■ APPLY WHAT YOU READ ■
(a) Does the entrepreneurship article agree with each of these statements? (i) The piece is the final part of a five-part series. (ii) The author got the tattoo less than ten years ago. (iii) The author's advice to her past self would be to make a business plan. Answer yes or no for each, quoting the deciding words from the article.
(b) Write a continuation of the entrepreneurship article, beginning right after its last sentence.
==== DOCUMENT EXTRACT
Entrepreneurship

Shifting Gears 5/5 – My Most Rewarding and Challenging Entrepreneurship Lesson

This is the fifth and last installment of a 5-part series titled: From Résumé to Revenue: Turning Skills into a Business That Works.

As an employee-turned-solopreneur learning to sell her own value, this journey has been nothing but easy! It constantly challenges my perspective and forces me to grow comfortable with uncertainty…I feel like I have to evolve lighting fast and I want to take you along for the ride ~ my experience might be useful to you!

You can find this article in French here.


I have a tattoo that reads “you live and you learn” that I got over 15 years ago… And oh boy, have I learned a lot since I made the leap to entrepreneurship!

The one thing I wish I had known before making the leap

If I could go back in time and tell myself one thing on the day I quit my job…
❌It wouldn’t be “make a business plan.”
➡️It would be: “Don’t try to replicate the security of salaried employment. Accept that entrepreneurship is uncomfortable. And move forward anyway.”

During my first 12 months on my own, I tried to recreate the structures of a company to reassure myself: setting solid quarterly goals, building a complicated dashboard, looking for mentors whose approval I sought, etc.

⚠️ The problem? Although these structures are important, they are not factors for success in entrepreneurship.

Waiting for them to fall into place before daring to talk about my idea was killing my solo business in the bud.
========
==== GIVEN DATA
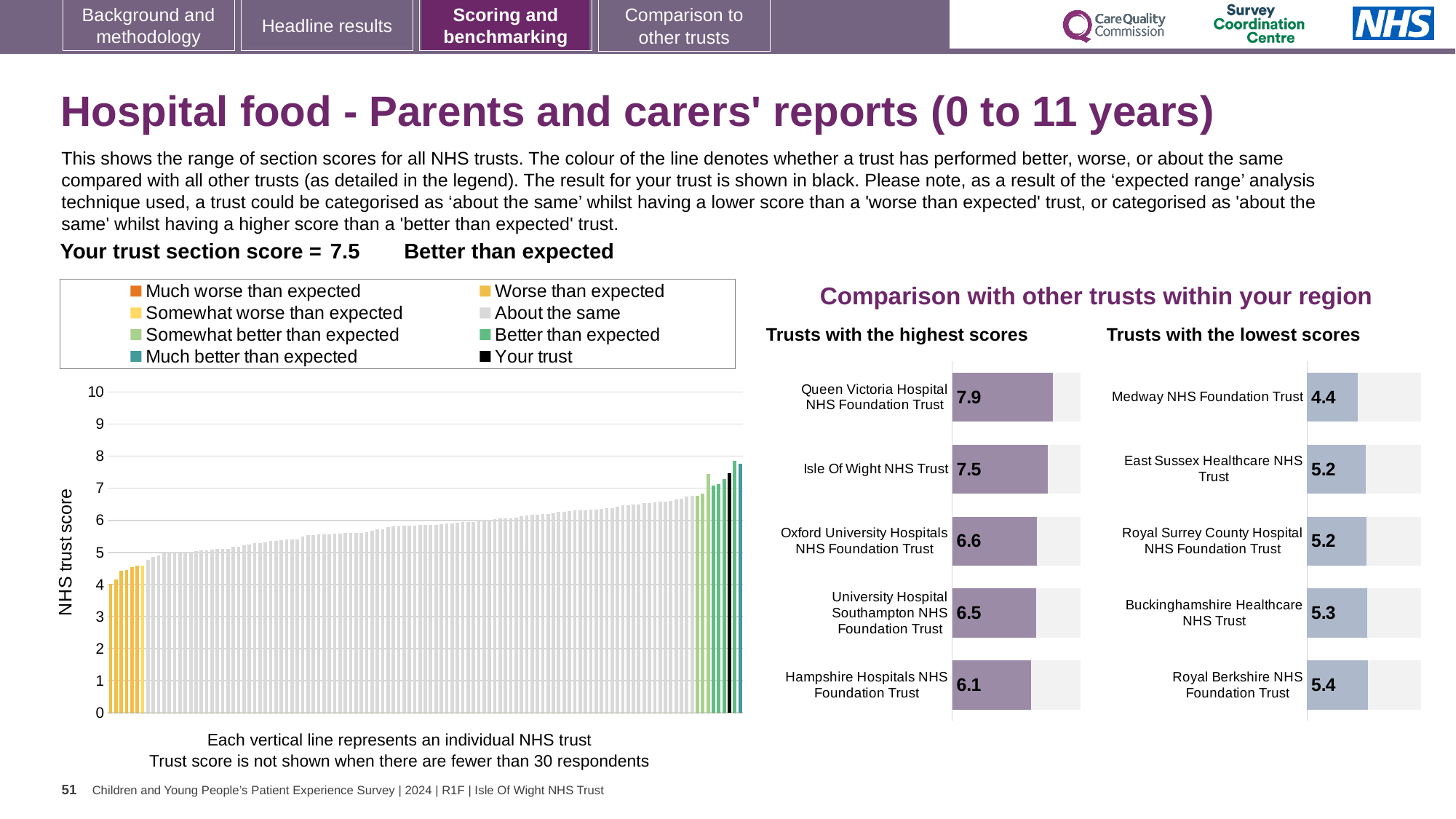
In the 'Trusts with the lowest scores' chart, what is the difference between the scores of Royal Berkshire NHS Foundation Trust and Medway NHS Foundation Trust? 1.0 How many trusts are listed in the 'Trusts with the lowest scores' chart? 5 In the 'Trusts with the highest scores' chart, which has the higher score: Oxford University Hospitals NHS Foundation Trust or University Hospital Southampton NHS Foundation Trust? Oxford University Hospitals NHS Foundation Trust In the large chart on the left, do the NHS trust scores rise or fall from left to right? Rise In the 'Trusts with the highest scores' chart, what is the difference between the scores of Queen Victoria Hospital NHS Foundation Trust and Hampshire Hospitals NHS Foundation Trust? 1.8 In the 'Trusts with the highest scores' chart, what is the score for Isle Of Wight NHS Trust? 7.5 In the 'Trusts with the lowest scores' chart, which trust has the highest score? Royal Berkshire NHS Foundation Trust In the 'Trusts with the highest scores' chart, which trust has the lowest score? Hampshire Hospitals NHS Foundation Trust In the 'Trusts with the highest scores' chart, what is the score for Queen Victoria Hospital NHS Foundation Trust? 7.9 What kind of chart is the large chart on the left showing NHS trust scores? Bar chart In the 'Trusts with the lowest scores' chart, what is the score for Medway NHS Foundation Trust? 4.4 How many entries does the legend above the large chart on the left list? 8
========
■ PER-TASK ANSWERS ■
(a)
(i) Yes: "This is the fifth and last installment of a 5-part series"
(ii) No: "that I got over 15 years ago"
(iii) No: "It wouldn’t be “make a business plan.”"

(b)
My breakthrough came the day I accepted three truths:

💡 No one will tell you that you’re ready. You decide that you’re ready, then you take action to make your mindset a reality. → You don’t fake it until you make it; you act like the person you want to become. 🎯

💡 Your business won’t be like a conventional job. And that’s why you created it. → I won’t lie to you: some months I break out in a cold sweat when I look at my cashflow😅 But I voluntarily left the security of a biweekly paycheck for a vision that is worth its weight in gold to me. 🤩

💡 The excellence I had in the corporate world? It still exists. I thought I had to forget everything about my professional past in order to reinvent myself. → Start all over again: new status, new attitude, new vocabulary. What a lie!

Your employment years are your hidden advantage

For months, I tried to forget my 10+ years as an employee in order to “think like an entrepreneur.”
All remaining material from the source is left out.